Similar to the Antarctic ice core, the CH4 research project involving the Greenland ice core was initiated earlier as well. At present, numerous Greenland ice cores have been investigated for CH4, including the GISP2 ice core, NEEM ice core, GRIP ice core, and NGRIP ice core [44,50,87]. The timespan of these ice cores is shorter than that of Antarctic ice cores, and they primarily uncover the characteristics of atmospheric CH4 concentration changes since the last ice age. Unlike Antarctica, these ice core records reflect changes in CH4 concentration in the atmosphere at high latitudes in the northern hemisphere and are an important complement to those recorded in ice cores in the southern hemisphere [44,50,87]. Overall, the change trends of CH4 records in Greenland ice cores are very similar to those in Antarctic ice cores. For example, the CH4 data recorded by the GISP2 ice core over the past 110,000 years have shown multiple alternations of CH4 concentrations ranging from 50 ppb to about 300 ppb. This is consistent with the glacial-interglacial CH4 concentration changes of the last glacial period that have repeatedly appeared in Antarctic ice cores. The alternations, known as Dansgaard-Oeschger (D-O) events, are nearly synchronous in time between the Greenland ice cores and Antarctic ice cores, providing a more comprehensive understanding of the global CH4 concentration changes during the last glacial period [44]. CH4 records in ice cores are ideal for calibrating ice core ages because CH4 is well mixed globally and exhibits rapid and significant global synchronous changes during some exceptional events [76,88].
Currently, some prominent features of the Dansgaard-Oeschger (D-O) events, Bølling-Allerød (B-A) and Younger Dryas (YD) events have been recorded based on ice core CH4 concentrations. Researchers have successfully applied these features to age calibrations for several Greenland and Antarctic ice cores dating back to the last glacial age [89,90,91]. Building on the chronological synchronization of ice cores, it has become apparent that temperature changes associated with Dansgaard-Oeschger (D-O) events in Greenland ice cores exhibit a noticeable lag compared to corresponding events in the Antarctic by several millennia [89]. It is also important to note that, due to differing contributions from the northern and southern hemispheres to atmospheric CH4 emissions, the CH4 concentration in Greenland ice cores is typically higher than that in Antarctic ice cores from the same time period. At the same time, the difference in CH4 concentration between the two hemispheres also changes due to the influence of variations in the proportion of CH4 emissions in the tropics and high latitudes of the northern hemisphere. By studying the difference in CH4 concentration between the two hemispheres, researchers can also assess the latitudinal differences in CH4 emissions and further understand the contribution of natural factors to changes in CH4 concentration. This is also an important direction for the current study of CH4 in Greenland ice cores. Through in-depth analysis of the CH4 concentration gradient difference recorded in the GISP2 ice core and the Taylor Dome ice core in Antarctica during the last glacial period, researchers found that changes in CH4 emissions from the tropics and the cold temperate zone in the northern hemisphere contributed significantly to the change in the CH4 concentration gradient during this period [45,92,93]. In addition, in the early and middle Holocene, the CH4 concentration gradient between Greenland and Antarctica was larger than in other periods. This trend is basically consistent with the trend of glacier retreat leading to the expansion of cold temperate wetlands in the northern hemisphere [41].

# Available data

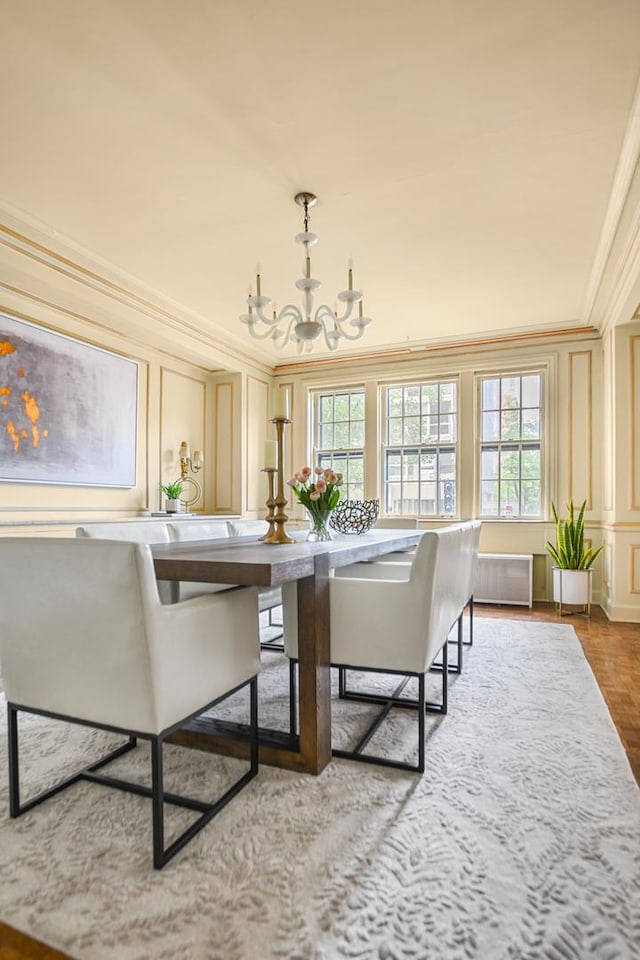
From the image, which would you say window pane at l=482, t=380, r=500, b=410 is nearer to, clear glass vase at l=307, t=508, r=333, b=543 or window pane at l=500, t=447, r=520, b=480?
window pane at l=500, t=447, r=520, b=480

# Aim
Say whether each statement agrees with the ice core methane text above, answering yes or no and quoting the words of the text that decide it. (a) Greenland ice cores cover a longer timespan than Antarctic ice cores. (b) CH4 concentration in Greenland ice cores is usually higher than in Antarctic ice cores from the same time period. (c) In the early and middle Holocene, the CH4 concentration gradient between Greenland and Antarctica was smaller than in other periods.

# Result for this task
(a) No: "The timespan of these ice cores is shorter than that of Antarctic ice cores"
(b) Yes: "the CH4 concentration in Greenland ice cores is typically higher than that in Antarctic ice cores from the same time period"
(c) No: "the CH4 concentration gradient between Greenland and Antarctica was larger than in other periods"